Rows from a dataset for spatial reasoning
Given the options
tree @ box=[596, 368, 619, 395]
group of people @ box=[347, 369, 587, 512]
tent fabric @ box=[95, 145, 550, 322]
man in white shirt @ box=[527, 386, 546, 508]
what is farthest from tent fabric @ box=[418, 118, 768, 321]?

■ **EXERCISE GOAL**:
Retype each of the records above line for line, without changing anything.

■ **RESULT OF THIS EXERCISE**:
Given the options
tree @ box=[596, 368, 619, 395]
group of people @ box=[347, 369, 587, 512]
tent fabric @ box=[95, 145, 550, 322]
man in white shirt @ box=[527, 386, 546, 508]
what is farthest from tent fabric @ box=[418, 118, 768, 321]?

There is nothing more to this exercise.